→ TEXTE FOURNI:
===============

L'insensibilité congénitale à la douleur, une maladie rarissime mais gravissime
Publié le - par LeBlob.fr, avec l'AFP
Ne rien ressentir quand on se fait mal, un rêve ? Un cauchemar plutôt. L’insensibilité congénitale à la douleur, une maladie « rarissime, mais gravissime », qui peut transformer les traumatismes bénins en infections chroniques, ruine la vie de ceux qui en souffrent.
Le 12 avril, Patrice Abela, 55 ans, se lancera dans un défi de taille : courir l’équivalent de 90 marathons en moins de quatre mois, en suivant le parcours du Tour de France 2022, de Copenhague à Paris.
Avec pour objectif d’« interpeller la communauté scientifique » et « faire connaître la maladie » dont sont atteintes ses deux filles de 12 et 13 ans : une insensibilité congénitale à la douleur.
Dans sa forme la plus sévère, ce syndrome se caractérise par l’absence de sensation douloureuse depuis la naissance.
« Pour l’aînée, on s’en est rendu compte quand elle a commencé à marcher, car elle laissait derrière elle des traînées de sang. C’était assez impressionnant et elle ne se plaignait pas », raconte Patrice Abela, ingénieur dans la région de Toulouse, dans le sud de la France.
Une première infection à l’orteil, suivie d’une deuxième, les pousse à consulter divers médecins, qui finissent par poser le diagnostic.
Pour leur seconde fille atteinte du même syndrome, « on avait l’expérience de la première », poursuit ce père de quatre enfants.
Plus que la maladie elle-même, ce sont ses conséquences qui posent problème. « À cause d’infections répétées, ma fille aînée a perdu la première phalange de chacun de ses doigts; elle a aussi dû être amputée d’un orteil », décrit-il.

===============

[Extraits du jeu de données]
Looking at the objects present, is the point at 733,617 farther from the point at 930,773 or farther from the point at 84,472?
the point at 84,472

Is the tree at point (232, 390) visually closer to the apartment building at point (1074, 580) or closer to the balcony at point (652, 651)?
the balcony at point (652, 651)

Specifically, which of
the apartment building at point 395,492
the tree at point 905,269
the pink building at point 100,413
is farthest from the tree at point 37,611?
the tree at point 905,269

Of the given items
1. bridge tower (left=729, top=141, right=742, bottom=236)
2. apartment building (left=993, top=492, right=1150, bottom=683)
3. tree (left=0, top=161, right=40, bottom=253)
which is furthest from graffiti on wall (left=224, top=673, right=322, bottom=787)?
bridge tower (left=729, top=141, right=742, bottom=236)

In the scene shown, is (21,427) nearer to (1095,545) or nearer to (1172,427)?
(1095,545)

===============

→ CONSIGNE:
D'après le texte sur l'insensibilité congénitale à la douleur, combien de marathons Patrice Abela veut-il courir, et en combien de temps ?

→ RÉPONSE:
L'équivalent de 90 marathons, en moins de quatre mois.